Menurut Deddy, kebijakan efisiensi anggaran pemerintah telah berdampak signifikan pada okupansi hotel di DIY. Saat ini, tingkat reservasi hotel di DIY mengalami penurunan drastis dibandingkan Lebaran tahun lalu. Okupansi hanya mencapai 5– 20 persen menjelang Lebaran pada periode 26 Maret hingga 1 April 2025. Jumlah ini turun dari okupansi Januari 2025 lalu mencapai sekitar 70 persen dan Februari 2025 sebanyak 40 persen.
Padahal saat ini terdapat 439 hotel di DIY, dengan sekitar 120–130 hotel tergabung dalam PHRI DIY. Dampak krisis minimnya okupansi dirasakan tidak hanya oleh hotel berbintang, tetapi juga penginapan non-bintang dan homestay.
Baca Juga:Ekonom: Perbaikan Daya Beli Kelas Menengah Jadi Kunci Cegah Terjadinya PHK
"Jika kondisi tidak membaik pasca-Lebaran, PHRI DIY memperkirakan jumlah pekerja yang terkena PHK bisa terus bertambah," tandasnya.
Karenanya relaksasi pajak, lanjut Deddy sangat mereka butuhkan agar bisa bertahan lebih lama.

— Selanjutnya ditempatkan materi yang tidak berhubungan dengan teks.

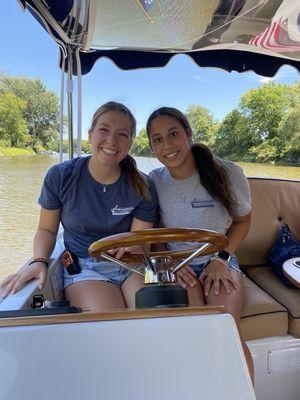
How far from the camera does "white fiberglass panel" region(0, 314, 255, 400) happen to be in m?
0.72

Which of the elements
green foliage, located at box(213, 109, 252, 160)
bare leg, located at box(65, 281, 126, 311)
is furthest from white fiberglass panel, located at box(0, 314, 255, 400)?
green foliage, located at box(213, 109, 252, 160)

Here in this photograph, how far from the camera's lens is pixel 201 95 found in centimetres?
1021

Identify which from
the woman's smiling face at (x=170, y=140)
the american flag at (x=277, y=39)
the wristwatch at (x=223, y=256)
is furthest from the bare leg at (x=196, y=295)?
the american flag at (x=277, y=39)

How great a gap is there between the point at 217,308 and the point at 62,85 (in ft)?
7.14

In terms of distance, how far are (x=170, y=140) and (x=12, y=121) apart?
7.09 m

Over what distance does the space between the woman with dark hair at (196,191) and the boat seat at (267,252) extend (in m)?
0.21

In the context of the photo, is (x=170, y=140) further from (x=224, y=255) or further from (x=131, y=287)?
(x=131, y=287)

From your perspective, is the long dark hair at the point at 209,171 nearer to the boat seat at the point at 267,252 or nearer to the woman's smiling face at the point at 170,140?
the woman's smiling face at the point at 170,140

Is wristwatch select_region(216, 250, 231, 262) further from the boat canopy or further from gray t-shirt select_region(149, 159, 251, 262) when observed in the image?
the boat canopy

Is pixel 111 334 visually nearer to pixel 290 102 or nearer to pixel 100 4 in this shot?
pixel 100 4

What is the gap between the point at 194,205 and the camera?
1892 millimetres

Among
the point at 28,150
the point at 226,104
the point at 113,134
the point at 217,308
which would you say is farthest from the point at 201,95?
the point at 217,308

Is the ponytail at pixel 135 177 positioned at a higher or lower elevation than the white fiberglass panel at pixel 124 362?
higher

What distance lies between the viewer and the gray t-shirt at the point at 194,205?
1.89 metres
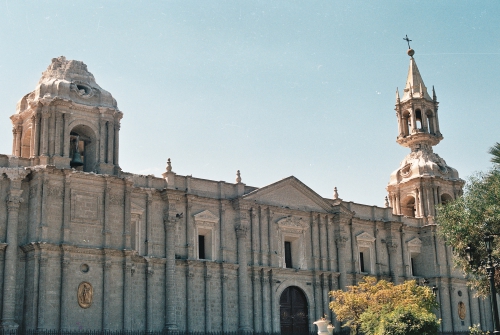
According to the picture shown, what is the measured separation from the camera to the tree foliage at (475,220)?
31.8 m

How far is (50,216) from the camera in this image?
32.5 meters

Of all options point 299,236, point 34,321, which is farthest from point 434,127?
point 34,321

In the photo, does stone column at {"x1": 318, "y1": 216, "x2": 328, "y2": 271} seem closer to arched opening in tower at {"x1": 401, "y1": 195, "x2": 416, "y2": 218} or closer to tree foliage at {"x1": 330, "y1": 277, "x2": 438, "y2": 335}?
tree foliage at {"x1": 330, "y1": 277, "x2": 438, "y2": 335}

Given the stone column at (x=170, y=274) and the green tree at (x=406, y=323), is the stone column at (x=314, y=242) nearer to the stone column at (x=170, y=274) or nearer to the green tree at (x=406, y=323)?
the stone column at (x=170, y=274)

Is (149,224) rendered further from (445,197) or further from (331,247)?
(445,197)

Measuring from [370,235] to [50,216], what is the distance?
22078mm

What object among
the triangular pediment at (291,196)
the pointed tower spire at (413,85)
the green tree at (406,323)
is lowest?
the green tree at (406,323)

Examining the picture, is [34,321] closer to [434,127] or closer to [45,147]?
[45,147]

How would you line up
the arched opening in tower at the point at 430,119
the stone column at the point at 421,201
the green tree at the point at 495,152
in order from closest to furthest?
the green tree at the point at 495,152
the stone column at the point at 421,201
the arched opening in tower at the point at 430,119

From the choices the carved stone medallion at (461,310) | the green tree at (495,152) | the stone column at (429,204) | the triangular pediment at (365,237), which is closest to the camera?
the green tree at (495,152)

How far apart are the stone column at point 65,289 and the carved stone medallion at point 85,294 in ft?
1.77

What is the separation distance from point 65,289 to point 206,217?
9.64 meters

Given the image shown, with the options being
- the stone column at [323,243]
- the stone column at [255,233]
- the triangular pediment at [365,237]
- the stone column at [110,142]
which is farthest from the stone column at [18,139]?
the triangular pediment at [365,237]

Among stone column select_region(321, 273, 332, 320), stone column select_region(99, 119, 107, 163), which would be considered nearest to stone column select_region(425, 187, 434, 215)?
stone column select_region(321, 273, 332, 320)
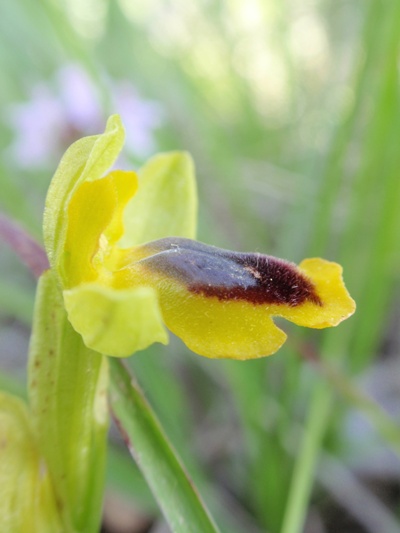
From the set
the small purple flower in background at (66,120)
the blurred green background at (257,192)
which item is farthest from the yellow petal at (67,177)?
the small purple flower in background at (66,120)

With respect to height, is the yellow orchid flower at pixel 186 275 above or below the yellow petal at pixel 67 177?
below

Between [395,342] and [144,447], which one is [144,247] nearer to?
[144,447]

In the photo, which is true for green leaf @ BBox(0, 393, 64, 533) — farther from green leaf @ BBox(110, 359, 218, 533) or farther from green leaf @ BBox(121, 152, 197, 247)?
green leaf @ BBox(121, 152, 197, 247)

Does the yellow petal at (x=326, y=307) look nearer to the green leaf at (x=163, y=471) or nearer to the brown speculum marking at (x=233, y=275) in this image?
the brown speculum marking at (x=233, y=275)

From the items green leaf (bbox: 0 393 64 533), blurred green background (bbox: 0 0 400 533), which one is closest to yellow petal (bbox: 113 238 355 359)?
green leaf (bbox: 0 393 64 533)

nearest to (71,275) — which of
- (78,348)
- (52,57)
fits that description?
(78,348)

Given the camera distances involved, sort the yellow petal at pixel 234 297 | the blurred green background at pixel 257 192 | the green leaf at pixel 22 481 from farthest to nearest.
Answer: the blurred green background at pixel 257 192, the green leaf at pixel 22 481, the yellow petal at pixel 234 297
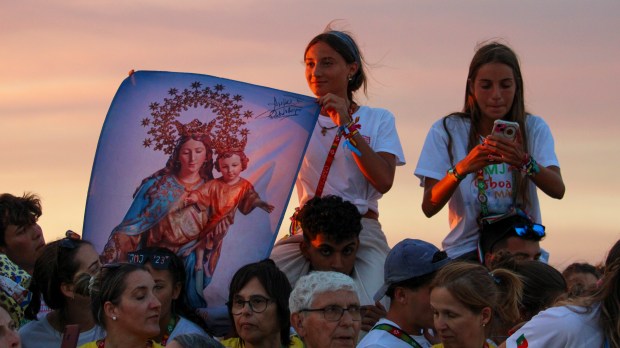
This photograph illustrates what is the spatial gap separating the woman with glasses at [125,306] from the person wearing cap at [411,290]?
146cm

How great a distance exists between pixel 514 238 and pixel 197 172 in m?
2.35

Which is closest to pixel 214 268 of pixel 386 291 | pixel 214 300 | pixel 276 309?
pixel 214 300

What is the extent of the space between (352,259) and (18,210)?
278cm

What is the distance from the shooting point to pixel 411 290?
26.1 feet

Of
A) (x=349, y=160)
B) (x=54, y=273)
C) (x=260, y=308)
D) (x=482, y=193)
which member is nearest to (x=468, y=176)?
(x=482, y=193)

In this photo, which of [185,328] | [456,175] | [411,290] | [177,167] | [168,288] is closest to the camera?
[411,290]

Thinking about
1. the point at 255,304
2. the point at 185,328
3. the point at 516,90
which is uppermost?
the point at 516,90

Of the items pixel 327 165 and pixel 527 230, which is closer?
pixel 527 230

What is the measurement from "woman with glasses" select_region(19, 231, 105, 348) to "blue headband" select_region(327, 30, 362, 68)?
8.33 feet

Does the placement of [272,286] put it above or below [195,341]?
above

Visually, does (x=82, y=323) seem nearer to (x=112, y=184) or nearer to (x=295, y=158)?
(x=112, y=184)

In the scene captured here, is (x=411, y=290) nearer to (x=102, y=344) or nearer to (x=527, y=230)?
(x=527, y=230)

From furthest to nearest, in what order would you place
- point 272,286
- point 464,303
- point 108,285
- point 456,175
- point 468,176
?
point 468,176 → point 456,175 → point 272,286 → point 108,285 → point 464,303

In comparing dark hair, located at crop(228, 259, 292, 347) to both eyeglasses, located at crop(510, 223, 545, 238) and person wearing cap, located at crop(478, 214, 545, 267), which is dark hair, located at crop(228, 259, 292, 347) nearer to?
person wearing cap, located at crop(478, 214, 545, 267)
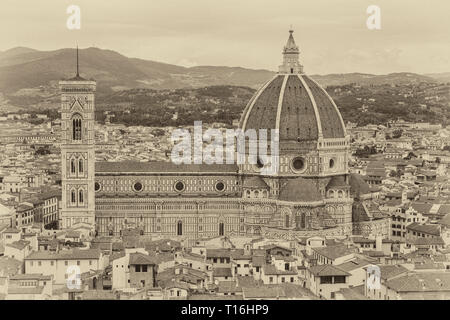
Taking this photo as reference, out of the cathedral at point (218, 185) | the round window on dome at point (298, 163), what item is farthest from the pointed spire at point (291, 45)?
the round window on dome at point (298, 163)

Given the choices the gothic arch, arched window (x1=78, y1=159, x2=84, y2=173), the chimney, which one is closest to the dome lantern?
the gothic arch

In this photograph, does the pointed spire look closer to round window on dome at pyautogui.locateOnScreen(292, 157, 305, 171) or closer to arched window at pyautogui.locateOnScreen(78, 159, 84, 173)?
round window on dome at pyautogui.locateOnScreen(292, 157, 305, 171)

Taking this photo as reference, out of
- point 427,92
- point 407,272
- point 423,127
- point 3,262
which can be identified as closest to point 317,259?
point 407,272

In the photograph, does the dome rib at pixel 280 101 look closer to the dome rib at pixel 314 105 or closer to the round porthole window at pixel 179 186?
the dome rib at pixel 314 105

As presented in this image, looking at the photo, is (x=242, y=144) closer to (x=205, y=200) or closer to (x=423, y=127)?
(x=205, y=200)

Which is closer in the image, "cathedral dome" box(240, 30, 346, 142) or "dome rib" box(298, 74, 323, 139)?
"dome rib" box(298, 74, 323, 139)
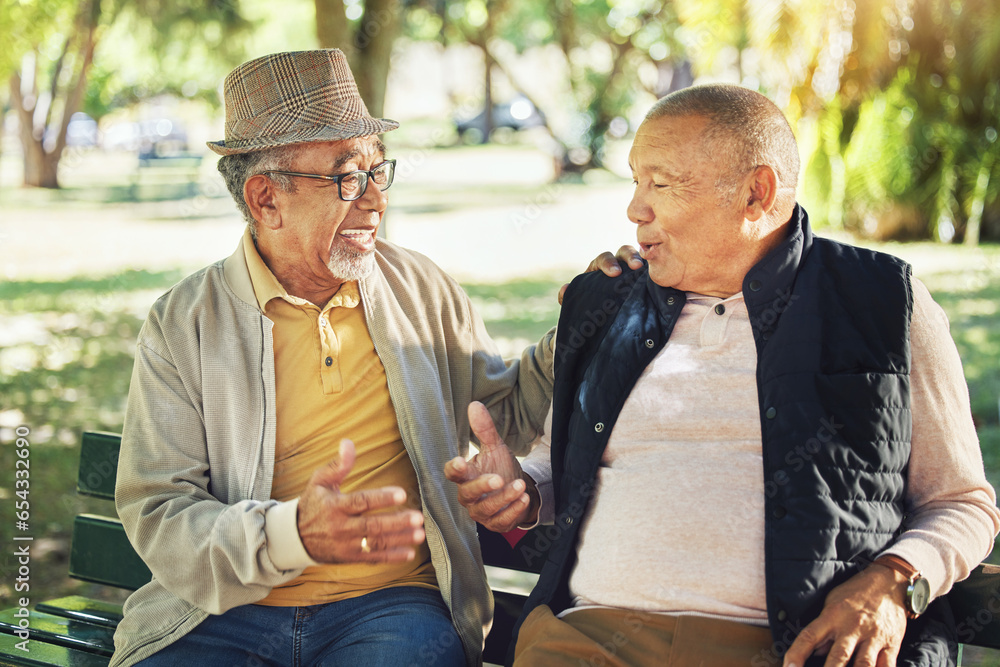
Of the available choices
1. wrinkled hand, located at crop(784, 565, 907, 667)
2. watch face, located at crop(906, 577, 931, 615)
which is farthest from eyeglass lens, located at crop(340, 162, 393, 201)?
watch face, located at crop(906, 577, 931, 615)

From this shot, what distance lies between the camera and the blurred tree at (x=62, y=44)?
1009 centimetres

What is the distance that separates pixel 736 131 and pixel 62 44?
2586 cm

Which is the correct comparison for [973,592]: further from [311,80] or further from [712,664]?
[311,80]

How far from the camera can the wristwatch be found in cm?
208

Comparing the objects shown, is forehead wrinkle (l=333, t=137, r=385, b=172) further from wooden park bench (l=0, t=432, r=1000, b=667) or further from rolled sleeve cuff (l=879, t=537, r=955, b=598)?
rolled sleeve cuff (l=879, t=537, r=955, b=598)

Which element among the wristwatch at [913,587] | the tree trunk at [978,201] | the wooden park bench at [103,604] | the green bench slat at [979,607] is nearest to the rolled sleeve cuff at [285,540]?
the wooden park bench at [103,604]

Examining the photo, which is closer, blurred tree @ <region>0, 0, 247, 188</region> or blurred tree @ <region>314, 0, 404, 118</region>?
blurred tree @ <region>314, 0, 404, 118</region>

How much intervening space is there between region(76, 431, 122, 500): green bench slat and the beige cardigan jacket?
0.65 meters

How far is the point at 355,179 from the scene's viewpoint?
8.76ft

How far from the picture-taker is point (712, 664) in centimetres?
209

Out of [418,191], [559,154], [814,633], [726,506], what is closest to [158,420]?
[726,506]

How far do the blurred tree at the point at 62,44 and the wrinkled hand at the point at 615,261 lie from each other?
7849 mm

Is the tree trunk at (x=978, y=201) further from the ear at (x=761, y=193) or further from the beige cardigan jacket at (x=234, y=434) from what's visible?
the beige cardigan jacket at (x=234, y=434)

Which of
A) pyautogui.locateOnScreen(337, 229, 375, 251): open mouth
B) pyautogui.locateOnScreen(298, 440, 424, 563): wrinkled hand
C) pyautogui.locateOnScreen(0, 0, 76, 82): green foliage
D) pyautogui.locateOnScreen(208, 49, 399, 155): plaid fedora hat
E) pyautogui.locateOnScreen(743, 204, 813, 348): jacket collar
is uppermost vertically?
pyautogui.locateOnScreen(0, 0, 76, 82): green foliage
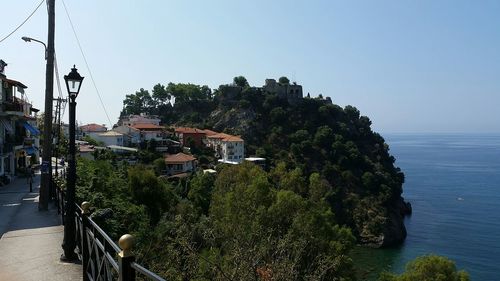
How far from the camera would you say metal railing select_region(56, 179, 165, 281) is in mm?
3482

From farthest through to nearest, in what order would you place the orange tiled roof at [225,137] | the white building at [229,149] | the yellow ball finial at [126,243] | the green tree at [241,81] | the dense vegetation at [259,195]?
1. the green tree at [241,81]
2. the orange tiled roof at [225,137]
3. the white building at [229,149]
4. the dense vegetation at [259,195]
5. the yellow ball finial at [126,243]

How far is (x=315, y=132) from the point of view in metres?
84.4

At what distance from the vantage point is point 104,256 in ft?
15.7

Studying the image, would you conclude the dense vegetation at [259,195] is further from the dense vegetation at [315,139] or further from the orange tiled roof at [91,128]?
the orange tiled roof at [91,128]

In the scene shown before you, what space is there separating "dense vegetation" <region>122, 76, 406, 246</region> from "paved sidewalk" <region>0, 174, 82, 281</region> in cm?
4010

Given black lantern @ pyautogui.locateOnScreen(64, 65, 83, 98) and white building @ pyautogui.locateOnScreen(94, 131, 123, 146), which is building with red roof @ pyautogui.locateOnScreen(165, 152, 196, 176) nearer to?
white building @ pyautogui.locateOnScreen(94, 131, 123, 146)

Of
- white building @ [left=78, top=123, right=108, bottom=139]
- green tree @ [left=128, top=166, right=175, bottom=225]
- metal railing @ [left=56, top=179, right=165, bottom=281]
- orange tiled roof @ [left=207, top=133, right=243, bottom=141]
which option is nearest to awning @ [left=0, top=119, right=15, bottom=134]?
green tree @ [left=128, top=166, right=175, bottom=225]

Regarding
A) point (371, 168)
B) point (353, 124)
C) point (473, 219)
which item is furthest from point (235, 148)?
point (473, 219)

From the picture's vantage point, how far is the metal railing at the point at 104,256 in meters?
3.48

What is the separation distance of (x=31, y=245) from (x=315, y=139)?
7047 centimetres

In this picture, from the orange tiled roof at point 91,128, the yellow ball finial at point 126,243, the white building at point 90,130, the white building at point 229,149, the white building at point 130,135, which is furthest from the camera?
the orange tiled roof at point 91,128

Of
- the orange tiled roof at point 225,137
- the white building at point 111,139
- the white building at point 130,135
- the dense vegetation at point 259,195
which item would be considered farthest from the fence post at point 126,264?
the orange tiled roof at point 225,137

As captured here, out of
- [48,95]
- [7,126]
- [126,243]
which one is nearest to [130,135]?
[7,126]

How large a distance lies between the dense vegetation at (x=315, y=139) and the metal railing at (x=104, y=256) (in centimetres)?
4718
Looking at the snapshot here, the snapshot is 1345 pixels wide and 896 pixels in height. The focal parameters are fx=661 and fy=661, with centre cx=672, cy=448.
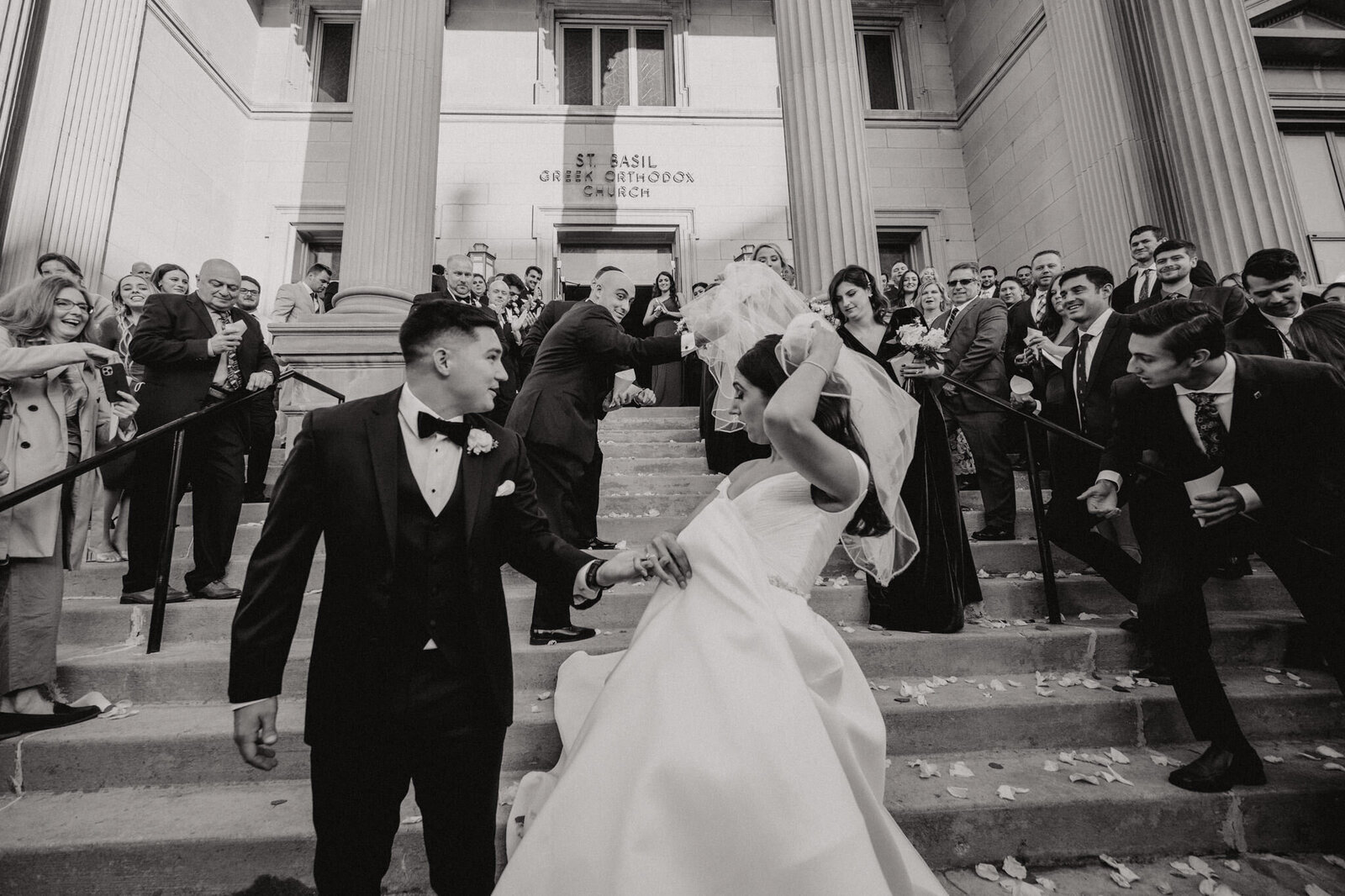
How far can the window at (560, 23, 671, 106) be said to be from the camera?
12977 millimetres

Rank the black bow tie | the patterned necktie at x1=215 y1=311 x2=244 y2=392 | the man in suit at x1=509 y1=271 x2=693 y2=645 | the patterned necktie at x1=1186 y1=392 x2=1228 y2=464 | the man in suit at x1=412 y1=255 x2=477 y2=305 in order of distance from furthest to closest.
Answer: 1. the man in suit at x1=412 y1=255 x2=477 y2=305
2. the patterned necktie at x1=215 y1=311 x2=244 y2=392
3. the man in suit at x1=509 y1=271 x2=693 y2=645
4. the patterned necktie at x1=1186 y1=392 x2=1228 y2=464
5. the black bow tie

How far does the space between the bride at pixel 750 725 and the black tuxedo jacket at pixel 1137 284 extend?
14.2 ft

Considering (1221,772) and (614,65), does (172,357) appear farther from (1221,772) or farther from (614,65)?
(614,65)

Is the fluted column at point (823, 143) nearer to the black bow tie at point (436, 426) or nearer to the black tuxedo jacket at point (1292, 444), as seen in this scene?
the black tuxedo jacket at point (1292, 444)

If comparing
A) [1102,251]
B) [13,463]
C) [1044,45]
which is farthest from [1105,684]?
[1044,45]

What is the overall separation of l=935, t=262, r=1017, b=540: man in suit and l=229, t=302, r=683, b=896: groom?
3.88 m

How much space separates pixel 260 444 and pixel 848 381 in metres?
5.22

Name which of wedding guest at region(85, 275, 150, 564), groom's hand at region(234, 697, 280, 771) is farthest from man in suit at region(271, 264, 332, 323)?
groom's hand at region(234, 697, 280, 771)

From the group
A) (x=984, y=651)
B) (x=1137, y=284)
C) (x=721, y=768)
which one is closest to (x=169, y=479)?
(x=721, y=768)

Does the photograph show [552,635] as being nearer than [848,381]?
No

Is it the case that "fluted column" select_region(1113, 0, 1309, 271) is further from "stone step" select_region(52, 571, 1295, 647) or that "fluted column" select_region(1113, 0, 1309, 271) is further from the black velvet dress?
the black velvet dress

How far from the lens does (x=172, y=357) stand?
4.33 meters

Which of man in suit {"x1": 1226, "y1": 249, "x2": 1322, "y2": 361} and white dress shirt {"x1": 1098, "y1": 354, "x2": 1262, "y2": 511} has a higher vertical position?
man in suit {"x1": 1226, "y1": 249, "x2": 1322, "y2": 361}

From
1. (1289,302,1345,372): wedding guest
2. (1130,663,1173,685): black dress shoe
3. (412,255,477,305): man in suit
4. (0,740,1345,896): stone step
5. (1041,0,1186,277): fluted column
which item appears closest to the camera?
(0,740,1345,896): stone step
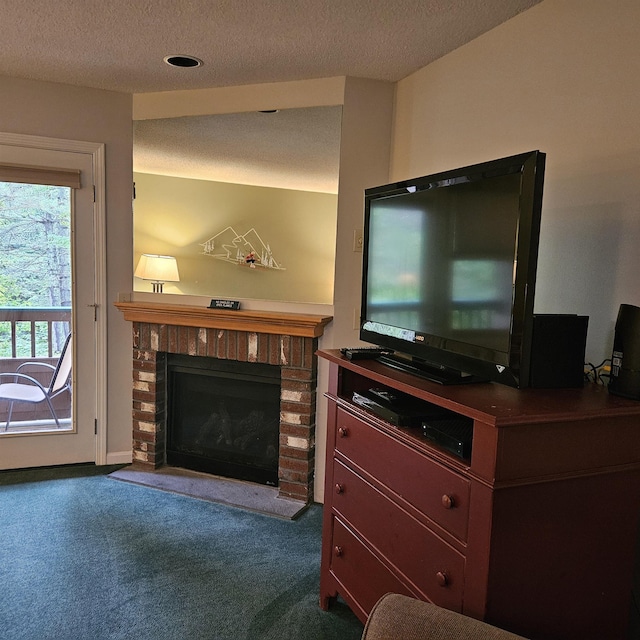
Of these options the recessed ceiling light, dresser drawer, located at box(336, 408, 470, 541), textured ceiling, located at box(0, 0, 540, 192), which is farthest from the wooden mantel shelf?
the recessed ceiling light

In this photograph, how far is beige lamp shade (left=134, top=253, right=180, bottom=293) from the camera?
3.25 m

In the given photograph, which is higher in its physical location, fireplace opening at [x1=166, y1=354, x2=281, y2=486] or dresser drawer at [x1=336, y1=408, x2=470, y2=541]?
dresser drawer at [x1=336, y1=408, x2=470, y2=541]

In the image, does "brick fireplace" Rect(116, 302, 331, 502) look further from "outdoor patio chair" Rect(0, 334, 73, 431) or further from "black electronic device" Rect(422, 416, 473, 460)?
"black electronic device" Rect(422, 416, 473, 460)

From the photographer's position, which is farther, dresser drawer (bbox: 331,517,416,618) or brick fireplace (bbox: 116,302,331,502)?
brick fireplace (bbox: 116,302,331,502)

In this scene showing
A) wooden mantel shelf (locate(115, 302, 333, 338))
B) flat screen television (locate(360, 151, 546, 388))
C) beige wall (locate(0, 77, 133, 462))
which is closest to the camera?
flat screen television (locate(360, 151, 546, 388))

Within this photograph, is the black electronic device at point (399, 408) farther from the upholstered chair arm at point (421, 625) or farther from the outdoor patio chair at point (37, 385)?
the outdoor patio chair at point (37, 385)

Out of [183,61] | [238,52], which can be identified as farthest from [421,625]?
[183,61]

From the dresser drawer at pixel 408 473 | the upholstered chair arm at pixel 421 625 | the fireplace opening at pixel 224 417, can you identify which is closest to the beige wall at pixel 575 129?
the dresser drawer at pixel 408 473

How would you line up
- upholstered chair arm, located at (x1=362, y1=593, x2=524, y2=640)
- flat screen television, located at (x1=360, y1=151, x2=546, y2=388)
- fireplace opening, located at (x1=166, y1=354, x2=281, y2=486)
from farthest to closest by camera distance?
fireplace opening, located at (x1=166, y1=354, x2=281, y2=486) → flat screen television, located at (x1=360, y1=151, x2=546, y2=388) → upholstered chair arm, located at (x1=362, y1=593, x2=524, y2=640)

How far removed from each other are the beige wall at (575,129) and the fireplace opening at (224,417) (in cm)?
174

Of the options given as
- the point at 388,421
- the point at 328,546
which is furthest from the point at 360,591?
the point at 388,421

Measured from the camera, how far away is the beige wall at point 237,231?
9.54 feet

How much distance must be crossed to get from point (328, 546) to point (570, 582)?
0.92 meters

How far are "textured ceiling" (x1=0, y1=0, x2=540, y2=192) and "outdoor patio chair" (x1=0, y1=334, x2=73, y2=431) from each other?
1305 millimetres
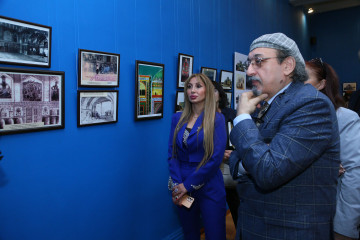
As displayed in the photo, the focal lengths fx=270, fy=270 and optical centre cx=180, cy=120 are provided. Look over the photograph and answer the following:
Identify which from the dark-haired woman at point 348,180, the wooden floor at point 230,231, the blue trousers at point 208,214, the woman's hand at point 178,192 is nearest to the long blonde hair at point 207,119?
the woman's hand at point 178,192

Saat ini hotel dan restoran di DIY tengah berjuang untuk tak melakukan PHK pada karyawan. Namun mereka hanya bisa bertahan selama tiga hingga enam bulan kedepan.
" Ini menjadi peringatan bagi pemerintah, karena kami sudah tidak bisa berbuat banyak. Kami menggaji karyawan berdasarkan jumlah tamu yang datang, tapi karena efisiensi anggaran, okupansi hotel dan resto turun drastis, bahkan nol," ungkapnya.
Selain relaksasi pajak, lanjut Deddy, PHRI meminta Pemerintah daerah tetap dapat mengalokasikan anggaran untuk kegiatan di hotel-hotel. Hal ini penting guna membantu perputaran ekonomi sektor perhotelan.
"Selain itu, pemerintah juga bisa menggelar rapat atau pertemuan di hotel agar industri ini tetap berjalan,” ujarnya.
Deddy menambahkan, BPP PHRI juga meminta pemerintah pusat untuk membatalkan kebijakan efisiensi anggaran. Sebab kebijakan itu dinilai memperburuk kondisi industri pariwisata.